The OPC seeks to promote fair information management practices by both public and private sector organizations in Canada in accordance with two federal privacy laws — the Privacy Act, which was enacted in 1983, and PIPEDA, which began coming into effect in 2001 and which came into full force in 2004. The principal means of doing this is through complaint investigations, which are conducted by the OPC's Investigations and Inquiries Branch. The Branch investigates complaints from individuals alleging that their personal information has been collected, used or disclosed inappropriately.
In conducting this work, Investigations and Inquiries is supported by activities of other branches, such as the Legal Services and Research and Policy branches. The Legal Services Branch helps with the interpretation of the two Acts and is involved in litigation concerning the interpretation and application of these Acts and in cases relating to the jurisdiction and powers of the Commissioner. The Research and Policy Branch works with the Investigations and Inquiries Branch in establishing the Office's position on policy matters and provides investigators with research material to assist with the development of needed expertise in such areas as newly emerging technologies, which are the subject of an increasing number of complaints to the Office.
The Investigations and Inquiries Branch also responds to inquiries from members of the general public, government institutions, private sector organizations, and the legal community, who contact the Office on a wide variety of privacy-related issues.
To safeguard Canadians' right to privacy, the OPC's Audit and Review Branch conducts compliance reviews under Section 37 of the Privacy Act. These reviews assess systems and practices for managing personal information from collection to disposal by federal departments and agencies. These reviews are carried out with reference to sections 4 to 8 of the Privacy Act and government policies and standards. This work is intended to encourage the growth of fair information practices by government institutions. The OPC also has the mandate, under Section 18 of PIPEDA, to conduct audits of the personal information management practices in the Canadian private sector.

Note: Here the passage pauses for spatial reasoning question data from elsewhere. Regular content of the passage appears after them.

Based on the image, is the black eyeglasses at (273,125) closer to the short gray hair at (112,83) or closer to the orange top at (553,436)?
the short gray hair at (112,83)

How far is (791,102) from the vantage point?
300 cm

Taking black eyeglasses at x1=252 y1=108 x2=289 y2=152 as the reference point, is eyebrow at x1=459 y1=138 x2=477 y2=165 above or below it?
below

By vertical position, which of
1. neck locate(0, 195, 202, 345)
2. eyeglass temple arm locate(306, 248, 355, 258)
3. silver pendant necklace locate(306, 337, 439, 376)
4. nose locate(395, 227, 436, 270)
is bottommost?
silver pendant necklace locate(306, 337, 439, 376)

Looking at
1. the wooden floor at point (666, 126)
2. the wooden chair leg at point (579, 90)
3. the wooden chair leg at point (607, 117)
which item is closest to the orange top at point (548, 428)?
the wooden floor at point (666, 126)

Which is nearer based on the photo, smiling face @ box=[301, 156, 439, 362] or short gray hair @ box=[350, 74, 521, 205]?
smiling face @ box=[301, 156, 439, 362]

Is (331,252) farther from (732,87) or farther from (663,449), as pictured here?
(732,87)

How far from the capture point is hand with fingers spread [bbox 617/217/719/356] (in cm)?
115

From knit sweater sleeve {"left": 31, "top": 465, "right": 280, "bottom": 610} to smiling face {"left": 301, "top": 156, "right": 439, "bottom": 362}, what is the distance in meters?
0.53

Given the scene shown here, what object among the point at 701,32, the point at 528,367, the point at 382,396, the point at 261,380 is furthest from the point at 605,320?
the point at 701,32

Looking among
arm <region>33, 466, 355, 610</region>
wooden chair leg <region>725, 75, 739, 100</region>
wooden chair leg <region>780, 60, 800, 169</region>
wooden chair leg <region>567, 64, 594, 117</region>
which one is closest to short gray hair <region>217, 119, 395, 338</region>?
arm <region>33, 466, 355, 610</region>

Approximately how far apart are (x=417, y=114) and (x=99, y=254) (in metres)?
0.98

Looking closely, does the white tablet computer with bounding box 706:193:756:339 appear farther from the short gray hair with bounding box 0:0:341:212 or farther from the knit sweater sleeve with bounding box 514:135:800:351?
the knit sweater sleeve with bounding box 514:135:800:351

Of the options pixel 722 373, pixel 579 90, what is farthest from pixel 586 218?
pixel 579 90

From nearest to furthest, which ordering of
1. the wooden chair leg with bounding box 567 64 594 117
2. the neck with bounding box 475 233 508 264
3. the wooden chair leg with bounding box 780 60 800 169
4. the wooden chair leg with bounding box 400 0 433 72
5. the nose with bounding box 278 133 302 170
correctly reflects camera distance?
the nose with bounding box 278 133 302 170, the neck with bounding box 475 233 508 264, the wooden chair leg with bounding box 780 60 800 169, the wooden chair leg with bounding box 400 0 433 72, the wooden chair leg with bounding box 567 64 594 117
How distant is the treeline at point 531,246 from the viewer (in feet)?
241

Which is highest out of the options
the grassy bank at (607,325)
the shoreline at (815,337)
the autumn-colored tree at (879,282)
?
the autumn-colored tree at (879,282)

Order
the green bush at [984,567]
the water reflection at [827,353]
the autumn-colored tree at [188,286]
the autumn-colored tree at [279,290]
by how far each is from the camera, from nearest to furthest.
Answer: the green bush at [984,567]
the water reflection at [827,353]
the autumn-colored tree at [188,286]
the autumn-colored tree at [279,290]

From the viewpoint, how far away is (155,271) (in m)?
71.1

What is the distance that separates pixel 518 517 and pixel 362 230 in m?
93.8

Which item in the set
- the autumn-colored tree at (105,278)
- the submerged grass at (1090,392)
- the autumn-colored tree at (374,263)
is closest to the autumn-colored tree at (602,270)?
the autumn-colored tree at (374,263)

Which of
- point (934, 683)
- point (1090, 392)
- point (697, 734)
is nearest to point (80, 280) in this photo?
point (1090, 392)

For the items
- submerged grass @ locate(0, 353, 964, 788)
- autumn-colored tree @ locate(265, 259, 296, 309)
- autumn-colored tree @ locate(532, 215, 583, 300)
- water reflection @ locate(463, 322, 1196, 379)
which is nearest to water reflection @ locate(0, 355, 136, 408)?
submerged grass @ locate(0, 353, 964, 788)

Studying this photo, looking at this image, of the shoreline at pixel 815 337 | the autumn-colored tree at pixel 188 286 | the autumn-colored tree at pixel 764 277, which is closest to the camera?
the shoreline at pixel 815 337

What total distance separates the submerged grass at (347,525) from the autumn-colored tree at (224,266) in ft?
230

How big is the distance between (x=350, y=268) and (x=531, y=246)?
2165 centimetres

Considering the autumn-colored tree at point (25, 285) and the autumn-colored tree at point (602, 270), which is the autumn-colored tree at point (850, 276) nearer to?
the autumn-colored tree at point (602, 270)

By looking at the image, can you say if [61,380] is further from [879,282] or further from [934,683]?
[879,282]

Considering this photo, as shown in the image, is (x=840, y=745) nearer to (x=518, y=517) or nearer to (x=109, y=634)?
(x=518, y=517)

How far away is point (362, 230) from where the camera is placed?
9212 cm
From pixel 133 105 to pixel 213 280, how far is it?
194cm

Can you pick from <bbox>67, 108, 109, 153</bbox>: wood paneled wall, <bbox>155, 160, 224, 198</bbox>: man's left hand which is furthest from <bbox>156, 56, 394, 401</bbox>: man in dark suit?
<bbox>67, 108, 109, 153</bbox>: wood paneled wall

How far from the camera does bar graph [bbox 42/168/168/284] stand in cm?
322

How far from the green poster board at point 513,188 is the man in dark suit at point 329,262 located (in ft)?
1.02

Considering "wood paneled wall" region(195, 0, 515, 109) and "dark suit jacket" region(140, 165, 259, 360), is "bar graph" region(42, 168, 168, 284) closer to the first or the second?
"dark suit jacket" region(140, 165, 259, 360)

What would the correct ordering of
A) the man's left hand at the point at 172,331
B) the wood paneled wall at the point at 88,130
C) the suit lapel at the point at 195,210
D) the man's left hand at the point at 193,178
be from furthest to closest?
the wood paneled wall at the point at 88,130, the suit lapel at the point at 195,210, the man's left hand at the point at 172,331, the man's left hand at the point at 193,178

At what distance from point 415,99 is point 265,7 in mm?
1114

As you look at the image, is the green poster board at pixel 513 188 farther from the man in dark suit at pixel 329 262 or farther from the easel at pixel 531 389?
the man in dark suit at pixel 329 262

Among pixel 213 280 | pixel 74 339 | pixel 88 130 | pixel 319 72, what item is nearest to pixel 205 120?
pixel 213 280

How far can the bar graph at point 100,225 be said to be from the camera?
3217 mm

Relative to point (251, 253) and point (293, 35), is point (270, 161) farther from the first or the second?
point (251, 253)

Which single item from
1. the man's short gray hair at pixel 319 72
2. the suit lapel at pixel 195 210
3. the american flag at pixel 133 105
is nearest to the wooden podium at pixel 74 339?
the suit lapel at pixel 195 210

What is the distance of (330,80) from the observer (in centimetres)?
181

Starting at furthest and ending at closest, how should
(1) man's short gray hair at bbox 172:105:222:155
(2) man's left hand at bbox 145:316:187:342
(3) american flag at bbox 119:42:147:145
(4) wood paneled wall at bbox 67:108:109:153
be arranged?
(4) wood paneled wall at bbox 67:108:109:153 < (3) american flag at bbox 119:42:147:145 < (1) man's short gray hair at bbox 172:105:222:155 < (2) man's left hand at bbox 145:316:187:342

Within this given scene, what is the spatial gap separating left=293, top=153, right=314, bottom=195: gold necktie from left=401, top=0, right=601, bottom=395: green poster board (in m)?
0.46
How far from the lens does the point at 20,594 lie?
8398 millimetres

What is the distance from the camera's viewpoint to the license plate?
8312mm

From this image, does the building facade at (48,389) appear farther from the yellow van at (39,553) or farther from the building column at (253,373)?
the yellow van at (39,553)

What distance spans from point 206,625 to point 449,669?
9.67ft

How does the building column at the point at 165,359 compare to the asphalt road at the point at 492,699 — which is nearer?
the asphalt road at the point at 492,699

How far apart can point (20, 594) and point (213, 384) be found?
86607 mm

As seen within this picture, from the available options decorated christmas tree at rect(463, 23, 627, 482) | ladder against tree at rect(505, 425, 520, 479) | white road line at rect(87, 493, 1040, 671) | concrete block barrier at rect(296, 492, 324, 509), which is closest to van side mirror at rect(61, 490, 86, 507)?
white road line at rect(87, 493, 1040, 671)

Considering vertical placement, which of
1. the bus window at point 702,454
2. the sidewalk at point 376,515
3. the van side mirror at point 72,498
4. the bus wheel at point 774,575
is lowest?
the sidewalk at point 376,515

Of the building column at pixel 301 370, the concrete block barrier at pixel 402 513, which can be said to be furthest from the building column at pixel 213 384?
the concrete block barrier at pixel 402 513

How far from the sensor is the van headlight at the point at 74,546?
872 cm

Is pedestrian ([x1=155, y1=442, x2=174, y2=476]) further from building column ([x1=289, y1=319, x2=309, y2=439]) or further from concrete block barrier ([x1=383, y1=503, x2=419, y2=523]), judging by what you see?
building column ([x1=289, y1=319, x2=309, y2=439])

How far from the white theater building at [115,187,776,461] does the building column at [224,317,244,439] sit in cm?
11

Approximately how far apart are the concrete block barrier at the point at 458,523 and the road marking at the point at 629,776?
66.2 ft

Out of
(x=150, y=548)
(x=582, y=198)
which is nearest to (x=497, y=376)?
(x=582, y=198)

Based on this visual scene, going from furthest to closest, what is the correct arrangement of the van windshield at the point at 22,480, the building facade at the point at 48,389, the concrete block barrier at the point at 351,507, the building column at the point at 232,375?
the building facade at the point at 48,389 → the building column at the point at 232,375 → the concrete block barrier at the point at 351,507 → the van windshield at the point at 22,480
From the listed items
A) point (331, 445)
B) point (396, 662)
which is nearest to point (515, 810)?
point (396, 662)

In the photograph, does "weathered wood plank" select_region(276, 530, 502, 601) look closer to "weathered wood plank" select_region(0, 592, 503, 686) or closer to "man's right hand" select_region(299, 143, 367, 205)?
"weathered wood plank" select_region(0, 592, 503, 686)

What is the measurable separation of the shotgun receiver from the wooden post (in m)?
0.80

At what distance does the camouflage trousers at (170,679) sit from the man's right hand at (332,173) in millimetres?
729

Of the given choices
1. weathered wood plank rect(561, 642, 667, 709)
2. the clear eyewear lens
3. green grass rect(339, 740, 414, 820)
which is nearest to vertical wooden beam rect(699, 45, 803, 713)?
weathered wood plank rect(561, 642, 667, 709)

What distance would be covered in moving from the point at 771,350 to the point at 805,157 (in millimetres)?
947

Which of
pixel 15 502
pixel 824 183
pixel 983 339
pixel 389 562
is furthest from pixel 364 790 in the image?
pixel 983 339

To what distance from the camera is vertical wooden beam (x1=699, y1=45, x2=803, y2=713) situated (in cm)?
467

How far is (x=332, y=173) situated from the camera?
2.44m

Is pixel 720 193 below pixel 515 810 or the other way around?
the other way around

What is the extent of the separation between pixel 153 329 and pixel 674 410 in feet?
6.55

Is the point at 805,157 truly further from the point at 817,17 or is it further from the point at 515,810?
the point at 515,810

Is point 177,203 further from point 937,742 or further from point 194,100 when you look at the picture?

The Government of Canada's Policy on Privacy Impact Assessments (PIA) has added to the responsibilities of the OPC. Our role, as defined in the Policy, is to assess the extent to which a department's PIA has succeeded in identifying privacy risks associated with a project or initiative and to comment on the appropriateness of the measures proposed to mitigate identified risks. The OPC views PIAs as an integral part of the federal government privacy management framework.
The Commissioner acts as Parliament's advisor on privacy issues, bringing to the attention of Parliament issues that have an impact on the privacy rights of Canadians. We do this by tabling annual reports to Parliament, by appearing before Committees of the House of Commons and the Senate to comment and advise on the privacy implications of proposed legislation and government initiatives and by identifying and analyzing issues that we believe should be brought to Parliament's attention.
The Office also assists Parliament to become better informed about privacy, acting as a resource or centre of expertise on privacy issues. This includes responding to a significant number of inquiries and letters from Senators and Members of Parliament.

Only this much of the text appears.